=== Your assignment ===
The answer must consist of every line from the entries below that contains the word "knife".

━━ Data in this exercise ━━

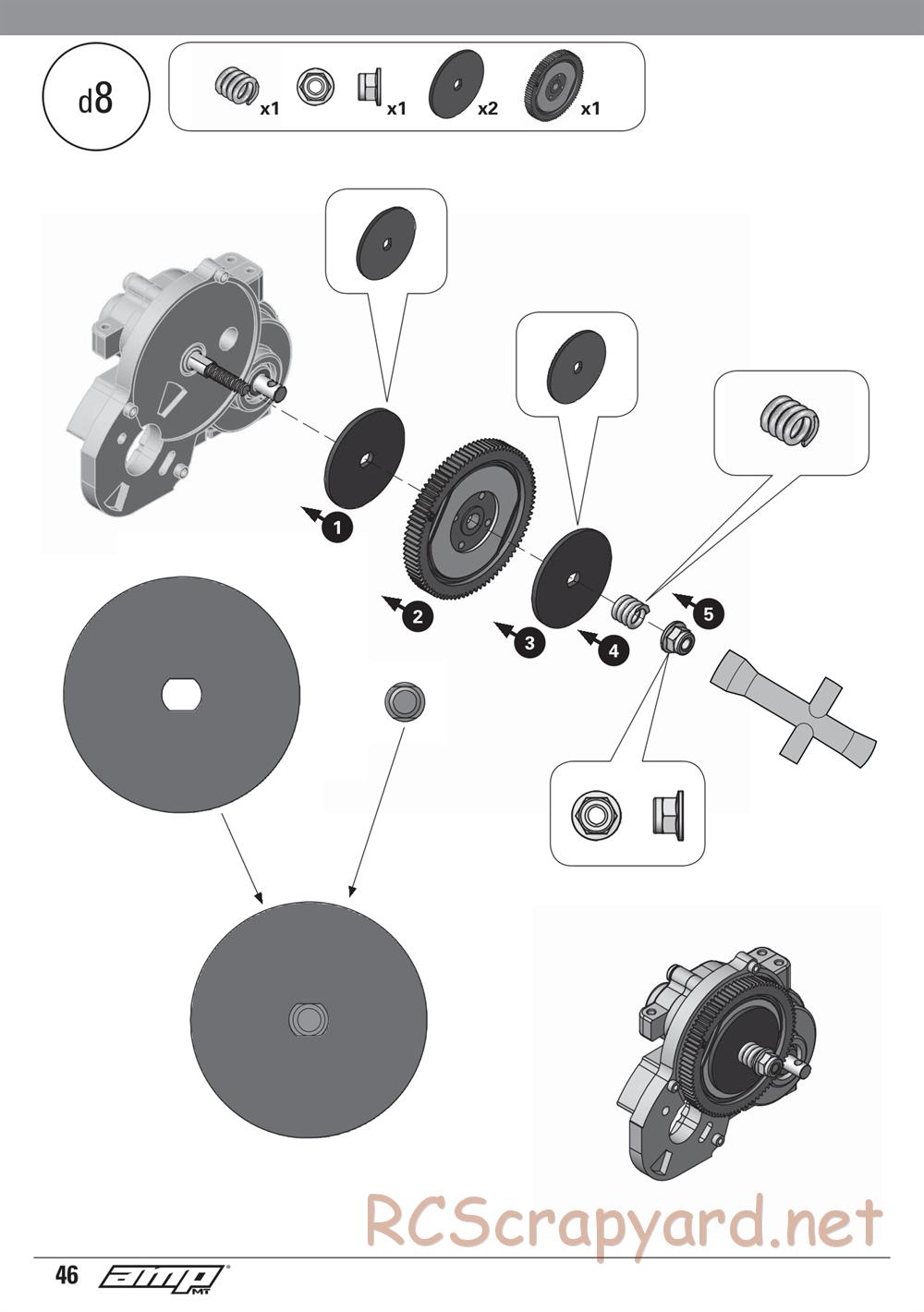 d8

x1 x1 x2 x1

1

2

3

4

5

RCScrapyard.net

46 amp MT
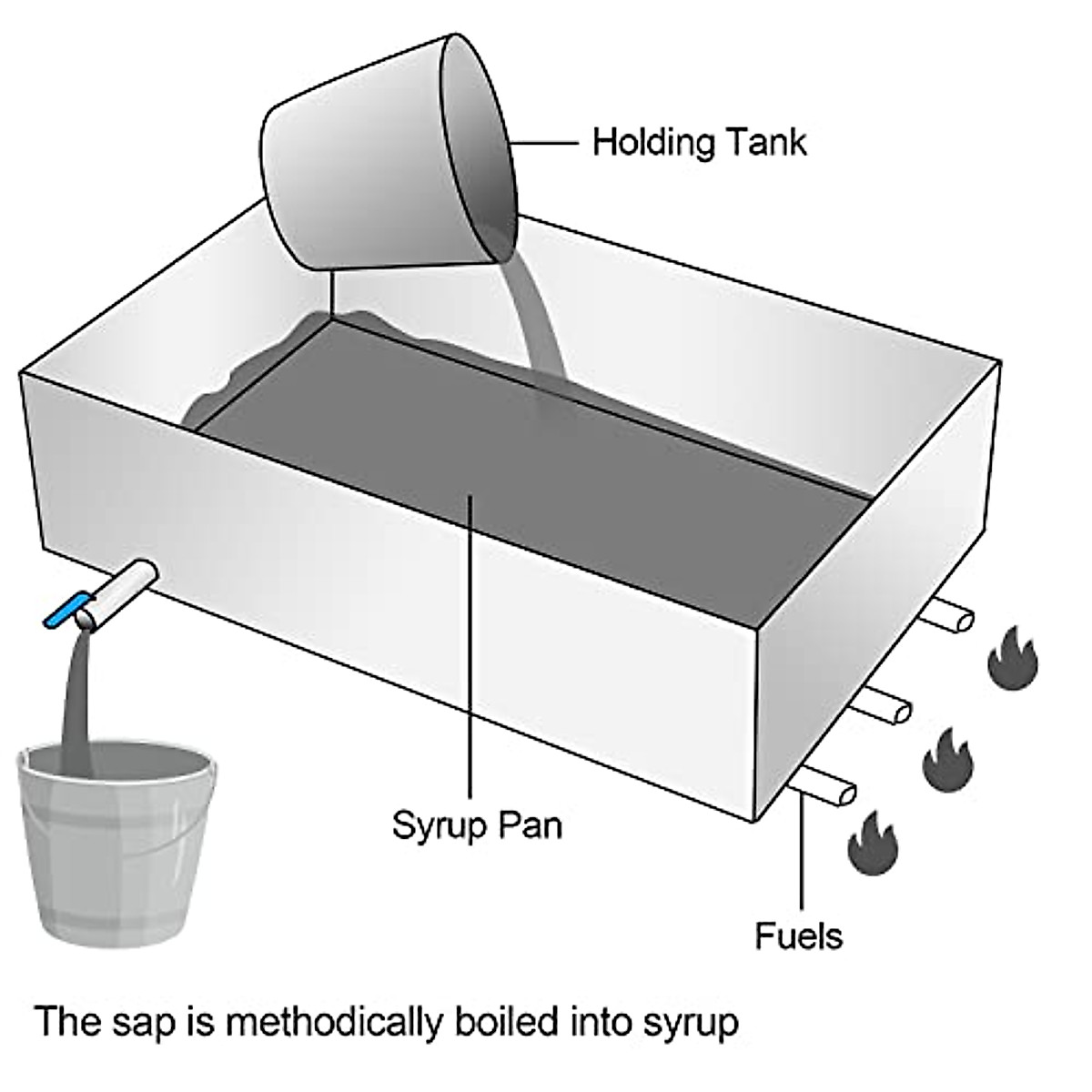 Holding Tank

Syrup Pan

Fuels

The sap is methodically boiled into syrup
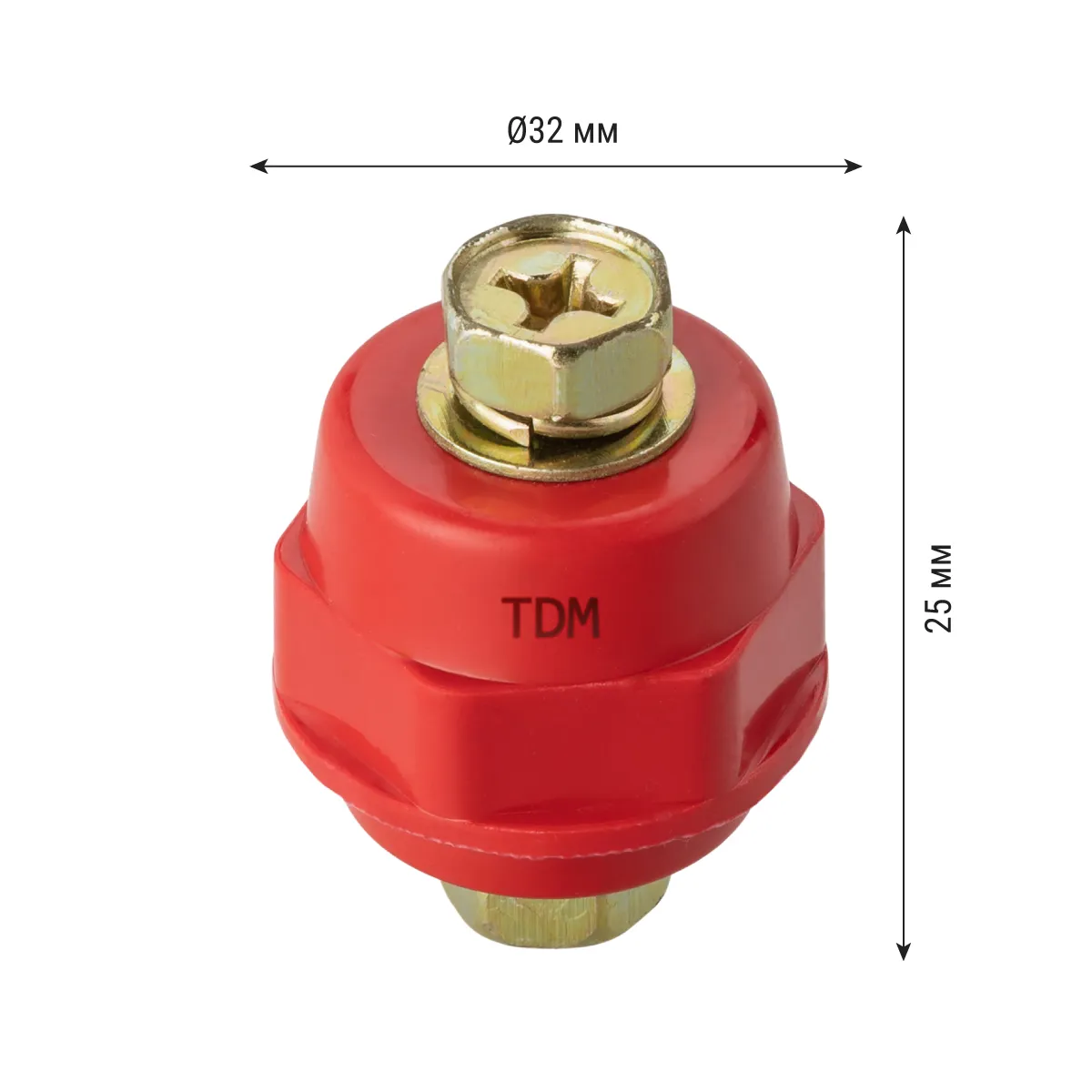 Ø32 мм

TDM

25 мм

━━━
━━ Data in this exercise ━━

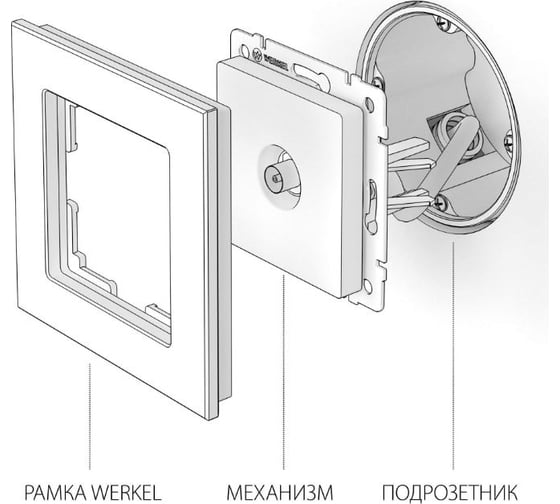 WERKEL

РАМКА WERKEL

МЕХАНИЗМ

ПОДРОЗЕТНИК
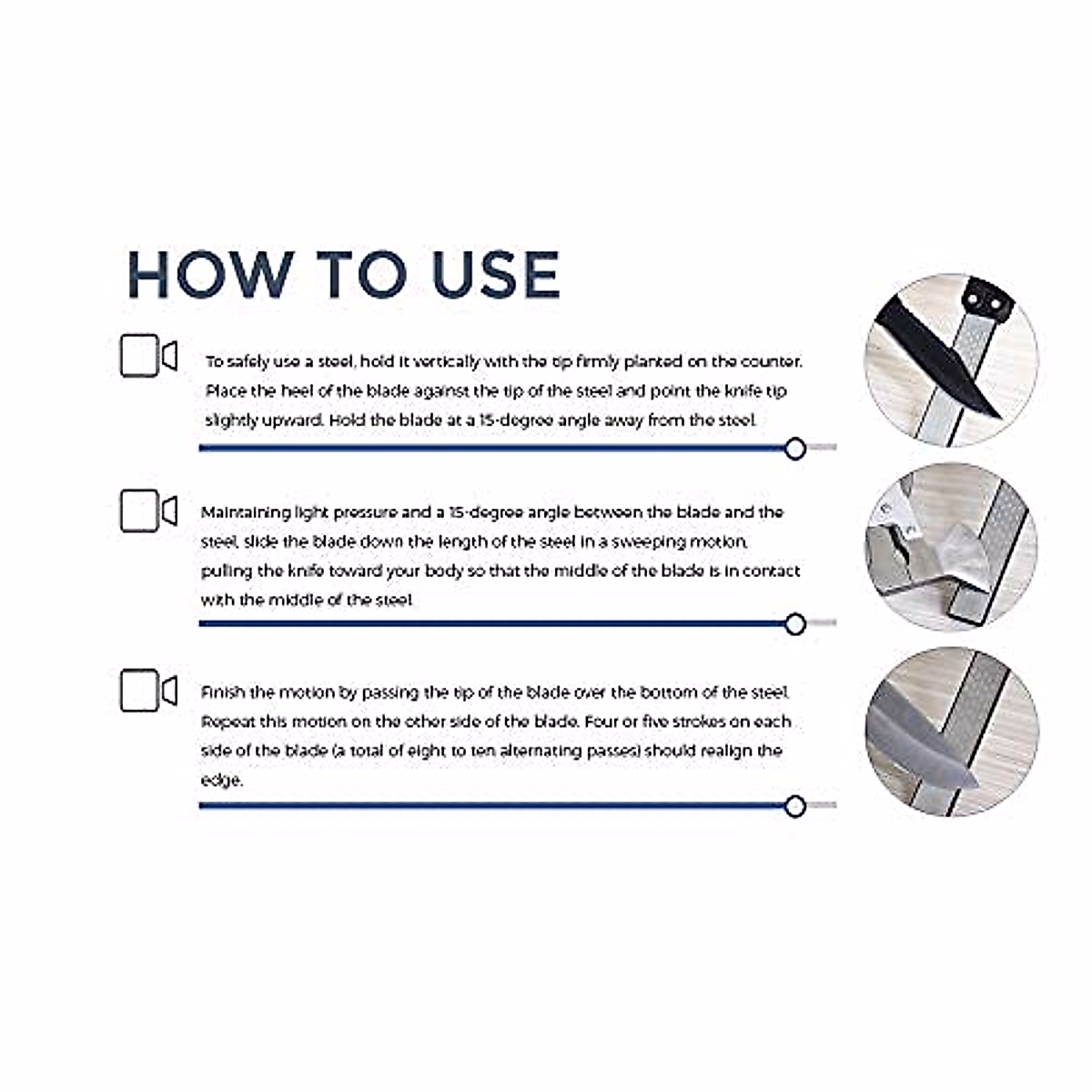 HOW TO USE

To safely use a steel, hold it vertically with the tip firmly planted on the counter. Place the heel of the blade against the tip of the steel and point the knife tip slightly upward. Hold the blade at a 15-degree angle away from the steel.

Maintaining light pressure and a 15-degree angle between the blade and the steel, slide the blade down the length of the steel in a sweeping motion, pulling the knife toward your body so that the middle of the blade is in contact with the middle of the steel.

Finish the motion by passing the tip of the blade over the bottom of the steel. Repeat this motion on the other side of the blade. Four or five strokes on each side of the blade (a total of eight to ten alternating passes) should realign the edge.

━━━

=== Exercise output ===
To safely use a steel, hold it vertically with the tip firmly planted on the counter. Place the heel of the blade against the tip of the steel and point the knife tip slightly upward. Hold the blade at a 15-degree angle away from the steel.
Maintaining light pressure and a 15-degree angle between the blade and the steel, slide the blade down the length of the steel in a sweeping motion, pulling the knife toward your body so that the middle of the blade is in contact with the middle of the steel.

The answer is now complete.